Announcing the launch at the Information Security Seminar 2013, Minister for Communications and Information Dr Yaacob Ibrahim said, "Adopting a collaborative approach across the public, private and people sectors, the Masterplan will enhance the security of Singapore's critical infocomm infrastructure and address the security of businesses and individuals. This will create a truly robust infocomm ecosystem and improve our quality of lives."
The Masterplan will focus on three key areas to develop Singapore as a trusted and robust infocomm hub by 2018. First, it will enhance security and resilience of critical infocomm infrastructure which includes conducting new cross-sector exercises to improve overall resilience of infrastructure and services. Second, efforts will be increased to promote infocomm security adoption among end-users and businesses by leveraging publicity channels and collaborating with industry and trade associations. The last key area is to grow Singapore's pool of infocomm security experts through working with Institutes of Higher Learning and industry partners in training and developing more students and professionals in infocomm security.
The Masterplan succeeds both Infocomm Security Masterplan and Infocomm Security Masterplan 2 that were implemented from 2005 to 2012. These previous masterplans had put in place capabilities that enhanced situational awareness and risk mitigation through the setup of a Cyber-Watch Centre and Threat Analysis Centre. The rollout of the Secure and Resilient Internet Infrastructure Code of Practice resulted in Singapore being among the first countries for designated ISPs to adopt mandatory cyber security measures. The previous masterplans also established the Cyber Security Awareness Alliance to generate infocomm security awareness, as well as the Association of Information Security Professionals to develop local infocomm professionals.

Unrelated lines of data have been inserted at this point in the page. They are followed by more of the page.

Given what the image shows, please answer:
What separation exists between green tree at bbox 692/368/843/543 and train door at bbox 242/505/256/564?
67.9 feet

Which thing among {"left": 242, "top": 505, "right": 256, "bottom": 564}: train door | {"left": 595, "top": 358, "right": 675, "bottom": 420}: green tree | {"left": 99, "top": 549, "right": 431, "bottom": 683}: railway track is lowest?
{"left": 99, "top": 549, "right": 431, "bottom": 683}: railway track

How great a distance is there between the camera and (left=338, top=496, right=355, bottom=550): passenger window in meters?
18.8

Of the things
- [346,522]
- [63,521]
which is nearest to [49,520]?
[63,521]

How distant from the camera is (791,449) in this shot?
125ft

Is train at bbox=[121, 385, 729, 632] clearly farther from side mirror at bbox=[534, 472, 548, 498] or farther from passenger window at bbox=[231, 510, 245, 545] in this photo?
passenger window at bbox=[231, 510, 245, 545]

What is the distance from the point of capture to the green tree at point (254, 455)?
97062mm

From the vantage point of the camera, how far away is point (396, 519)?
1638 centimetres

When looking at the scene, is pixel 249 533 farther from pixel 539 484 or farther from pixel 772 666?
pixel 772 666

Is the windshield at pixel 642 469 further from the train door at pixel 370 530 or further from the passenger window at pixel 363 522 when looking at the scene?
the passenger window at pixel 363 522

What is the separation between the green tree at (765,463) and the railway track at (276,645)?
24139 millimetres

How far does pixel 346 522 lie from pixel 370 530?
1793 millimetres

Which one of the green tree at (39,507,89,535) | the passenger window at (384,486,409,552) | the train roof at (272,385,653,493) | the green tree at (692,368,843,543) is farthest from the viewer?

Mr Lim Chuan Poh, Chairman of NISC said, "The cyber security landscape is rapidly evolving and we must sustain and step up our efforts to meet the challenges posed by the increasingly sophisticated cyber threats. Over the next five years, the National Cyber Security Masterplan will guide our efforts to raise the capability and level of preparedness in the public, private and people sectors to better respond to and manage these cyber threats."
Apart from the Masterplan launch, Singapore's 3rd Annual Cyber Security Awareness Day was also commemorated today. Championed by the Cyber Security Awareness Alliance (Alliance) jointly led by the Infocomm Development Authority of Singapore and the Singapore infocomm Technology Federation, the theme of this year's nationwide call-to-action is "Security at Home and in the Workplace". The Awareness Day continues to raise infocomm security awareness and remind everyone of the need for personal and workplace responsibility by adopting simple practices to secure their online identity, computers, mobile and wireless devices.
As part of the Alliance's efforts to promote public awareness and adoption, a new mobile application will be launched by end 2013. The application will contain features such as password strength checker and alerts pertaining to infocomm security, threats and patches.